# [YOUR OBJECTIVE]
Give the stretch of lines below, from the line containing "At what depth" through the final line, as a Markdown table with the columns Row and Line. Number each line under Row, and leave blank lines out.

# [DATA FOR THE TASK]
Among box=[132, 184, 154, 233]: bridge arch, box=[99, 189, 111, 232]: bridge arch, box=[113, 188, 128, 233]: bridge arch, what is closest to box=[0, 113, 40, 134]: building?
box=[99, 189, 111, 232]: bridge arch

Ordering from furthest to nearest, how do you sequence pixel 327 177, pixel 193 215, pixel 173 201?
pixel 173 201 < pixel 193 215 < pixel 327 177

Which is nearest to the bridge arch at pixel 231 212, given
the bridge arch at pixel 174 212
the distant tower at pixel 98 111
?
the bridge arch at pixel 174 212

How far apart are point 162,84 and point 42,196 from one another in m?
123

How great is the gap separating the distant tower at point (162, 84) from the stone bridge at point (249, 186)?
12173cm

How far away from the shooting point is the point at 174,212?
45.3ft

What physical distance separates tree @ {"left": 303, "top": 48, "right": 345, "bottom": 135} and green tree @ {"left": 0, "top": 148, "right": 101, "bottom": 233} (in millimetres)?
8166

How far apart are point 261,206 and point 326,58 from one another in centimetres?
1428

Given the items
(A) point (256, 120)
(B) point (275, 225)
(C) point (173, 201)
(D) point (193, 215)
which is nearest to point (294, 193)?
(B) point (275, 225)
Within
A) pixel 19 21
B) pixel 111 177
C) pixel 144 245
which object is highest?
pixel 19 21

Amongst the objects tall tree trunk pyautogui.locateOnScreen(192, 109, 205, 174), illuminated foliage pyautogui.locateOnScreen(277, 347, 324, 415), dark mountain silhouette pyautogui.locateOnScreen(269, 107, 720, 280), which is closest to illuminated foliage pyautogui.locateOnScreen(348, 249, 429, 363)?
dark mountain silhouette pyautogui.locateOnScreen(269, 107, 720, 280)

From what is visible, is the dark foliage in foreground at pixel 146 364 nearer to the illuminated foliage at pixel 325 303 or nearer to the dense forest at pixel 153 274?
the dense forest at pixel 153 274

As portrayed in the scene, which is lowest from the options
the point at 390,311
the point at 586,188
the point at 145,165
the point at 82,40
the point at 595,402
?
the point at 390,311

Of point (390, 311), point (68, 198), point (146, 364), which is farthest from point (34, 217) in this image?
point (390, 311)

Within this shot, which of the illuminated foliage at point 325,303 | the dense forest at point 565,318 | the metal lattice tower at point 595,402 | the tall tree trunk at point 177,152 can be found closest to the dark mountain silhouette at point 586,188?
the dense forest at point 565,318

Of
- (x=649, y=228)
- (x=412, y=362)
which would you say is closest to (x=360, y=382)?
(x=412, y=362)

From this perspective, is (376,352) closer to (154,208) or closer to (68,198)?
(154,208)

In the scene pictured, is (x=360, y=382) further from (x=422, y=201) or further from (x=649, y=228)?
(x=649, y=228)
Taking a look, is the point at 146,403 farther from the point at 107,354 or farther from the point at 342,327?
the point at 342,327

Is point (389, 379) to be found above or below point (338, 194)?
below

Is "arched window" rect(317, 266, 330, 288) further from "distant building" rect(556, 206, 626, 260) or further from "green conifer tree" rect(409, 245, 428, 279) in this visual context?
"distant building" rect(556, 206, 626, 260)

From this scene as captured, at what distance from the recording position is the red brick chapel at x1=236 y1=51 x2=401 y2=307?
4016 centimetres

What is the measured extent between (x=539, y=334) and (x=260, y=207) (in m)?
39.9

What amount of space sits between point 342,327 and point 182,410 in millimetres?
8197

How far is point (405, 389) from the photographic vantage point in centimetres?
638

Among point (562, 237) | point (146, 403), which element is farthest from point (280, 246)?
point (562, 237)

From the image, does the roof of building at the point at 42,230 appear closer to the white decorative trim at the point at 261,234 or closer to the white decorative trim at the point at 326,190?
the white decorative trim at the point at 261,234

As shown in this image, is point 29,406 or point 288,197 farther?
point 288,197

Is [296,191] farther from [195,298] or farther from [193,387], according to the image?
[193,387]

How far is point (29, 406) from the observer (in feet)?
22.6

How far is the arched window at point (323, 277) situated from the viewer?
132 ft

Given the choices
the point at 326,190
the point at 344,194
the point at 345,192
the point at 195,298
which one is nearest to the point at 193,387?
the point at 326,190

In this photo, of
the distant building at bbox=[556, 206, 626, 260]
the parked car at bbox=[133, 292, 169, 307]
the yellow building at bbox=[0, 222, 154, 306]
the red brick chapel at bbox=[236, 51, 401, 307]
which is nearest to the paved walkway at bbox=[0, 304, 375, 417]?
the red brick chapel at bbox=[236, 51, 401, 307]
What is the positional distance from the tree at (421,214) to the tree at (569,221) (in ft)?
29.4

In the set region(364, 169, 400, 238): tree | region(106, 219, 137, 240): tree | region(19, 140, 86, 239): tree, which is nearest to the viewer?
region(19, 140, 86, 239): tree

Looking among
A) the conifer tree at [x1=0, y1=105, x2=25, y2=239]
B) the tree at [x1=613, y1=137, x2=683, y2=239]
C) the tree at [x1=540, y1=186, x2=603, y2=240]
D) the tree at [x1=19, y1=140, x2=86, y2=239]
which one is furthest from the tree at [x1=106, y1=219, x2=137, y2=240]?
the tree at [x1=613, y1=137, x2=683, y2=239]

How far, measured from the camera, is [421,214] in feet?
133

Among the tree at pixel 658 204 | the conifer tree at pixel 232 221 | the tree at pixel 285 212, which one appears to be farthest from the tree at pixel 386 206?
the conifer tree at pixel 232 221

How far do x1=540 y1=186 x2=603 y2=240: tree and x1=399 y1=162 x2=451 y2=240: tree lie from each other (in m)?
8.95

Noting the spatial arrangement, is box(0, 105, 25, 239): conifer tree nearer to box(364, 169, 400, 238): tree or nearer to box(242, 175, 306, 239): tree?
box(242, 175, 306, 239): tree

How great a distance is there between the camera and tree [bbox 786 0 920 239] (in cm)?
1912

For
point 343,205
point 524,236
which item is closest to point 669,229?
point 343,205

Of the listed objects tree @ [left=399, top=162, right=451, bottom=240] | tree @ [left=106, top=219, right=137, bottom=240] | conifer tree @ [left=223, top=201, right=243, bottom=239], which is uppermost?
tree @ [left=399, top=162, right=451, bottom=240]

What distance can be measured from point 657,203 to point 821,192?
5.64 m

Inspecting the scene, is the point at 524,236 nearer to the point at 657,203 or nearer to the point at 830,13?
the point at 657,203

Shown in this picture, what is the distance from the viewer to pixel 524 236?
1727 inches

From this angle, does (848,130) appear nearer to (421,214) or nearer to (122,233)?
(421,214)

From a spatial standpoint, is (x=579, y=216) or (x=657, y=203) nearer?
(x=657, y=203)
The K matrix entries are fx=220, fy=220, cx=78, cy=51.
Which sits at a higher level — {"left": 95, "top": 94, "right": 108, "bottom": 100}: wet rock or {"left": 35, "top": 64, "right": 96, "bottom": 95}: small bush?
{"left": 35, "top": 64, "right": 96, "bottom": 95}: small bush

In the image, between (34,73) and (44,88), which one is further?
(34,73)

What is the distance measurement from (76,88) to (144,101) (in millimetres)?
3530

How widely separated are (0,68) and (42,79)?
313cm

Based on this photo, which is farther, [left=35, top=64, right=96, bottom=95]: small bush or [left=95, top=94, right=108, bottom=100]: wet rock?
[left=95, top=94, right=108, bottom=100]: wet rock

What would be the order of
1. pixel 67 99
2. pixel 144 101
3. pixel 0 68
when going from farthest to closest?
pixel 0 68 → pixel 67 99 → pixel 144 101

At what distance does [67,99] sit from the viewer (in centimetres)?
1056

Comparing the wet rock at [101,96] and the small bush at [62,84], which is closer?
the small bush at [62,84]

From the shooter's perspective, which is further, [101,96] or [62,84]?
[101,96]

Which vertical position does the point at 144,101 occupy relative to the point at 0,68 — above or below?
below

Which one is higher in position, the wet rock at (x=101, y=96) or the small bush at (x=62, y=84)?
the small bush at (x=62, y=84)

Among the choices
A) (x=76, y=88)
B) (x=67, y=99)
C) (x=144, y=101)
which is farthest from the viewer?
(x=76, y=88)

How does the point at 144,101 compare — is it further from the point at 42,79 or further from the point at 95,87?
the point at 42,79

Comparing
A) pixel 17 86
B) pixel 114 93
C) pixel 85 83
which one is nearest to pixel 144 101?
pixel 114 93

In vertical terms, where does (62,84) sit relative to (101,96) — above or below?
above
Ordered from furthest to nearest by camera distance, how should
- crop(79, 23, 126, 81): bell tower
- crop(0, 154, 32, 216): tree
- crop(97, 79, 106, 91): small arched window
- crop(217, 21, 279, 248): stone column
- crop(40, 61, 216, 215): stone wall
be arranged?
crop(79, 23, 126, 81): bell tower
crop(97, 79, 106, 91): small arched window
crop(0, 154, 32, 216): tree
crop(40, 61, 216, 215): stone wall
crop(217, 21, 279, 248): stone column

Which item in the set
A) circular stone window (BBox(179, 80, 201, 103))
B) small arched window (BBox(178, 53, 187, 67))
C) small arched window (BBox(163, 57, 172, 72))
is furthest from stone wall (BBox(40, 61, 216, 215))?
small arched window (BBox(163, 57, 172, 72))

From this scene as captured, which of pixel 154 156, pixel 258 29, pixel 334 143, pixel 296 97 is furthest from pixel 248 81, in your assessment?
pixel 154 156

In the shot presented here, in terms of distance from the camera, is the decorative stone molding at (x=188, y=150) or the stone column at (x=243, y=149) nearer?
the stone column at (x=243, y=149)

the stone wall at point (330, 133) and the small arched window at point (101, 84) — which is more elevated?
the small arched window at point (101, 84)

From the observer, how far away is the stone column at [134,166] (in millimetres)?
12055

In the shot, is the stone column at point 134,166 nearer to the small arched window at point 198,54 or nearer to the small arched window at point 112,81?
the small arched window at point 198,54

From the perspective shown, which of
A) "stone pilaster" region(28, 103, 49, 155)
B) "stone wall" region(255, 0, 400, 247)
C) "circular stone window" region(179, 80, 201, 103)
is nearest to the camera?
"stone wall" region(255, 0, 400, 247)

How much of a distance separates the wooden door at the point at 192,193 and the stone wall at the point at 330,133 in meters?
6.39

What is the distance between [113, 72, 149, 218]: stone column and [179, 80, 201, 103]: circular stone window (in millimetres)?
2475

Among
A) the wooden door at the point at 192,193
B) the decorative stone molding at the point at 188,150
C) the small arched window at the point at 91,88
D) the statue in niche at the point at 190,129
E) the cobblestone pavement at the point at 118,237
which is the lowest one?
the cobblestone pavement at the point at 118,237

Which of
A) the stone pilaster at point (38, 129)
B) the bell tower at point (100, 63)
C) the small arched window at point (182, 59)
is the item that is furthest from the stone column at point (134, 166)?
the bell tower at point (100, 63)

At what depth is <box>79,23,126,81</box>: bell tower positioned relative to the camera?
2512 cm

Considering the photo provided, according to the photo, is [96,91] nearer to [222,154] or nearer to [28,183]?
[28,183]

# [RESULT OF THIS TASK]
| Row | Line |
|---|---|
| 1 | At what depth is <box>79,23,126,81</box>: bell tower positioned relative to the camera? |
| 2 | 2512 cm |
| 3 | Considering the photo provided, according to the photo, is [96,91] nearer to [222,154] or nearer to [28,183]? |
| 4 | [28,183] |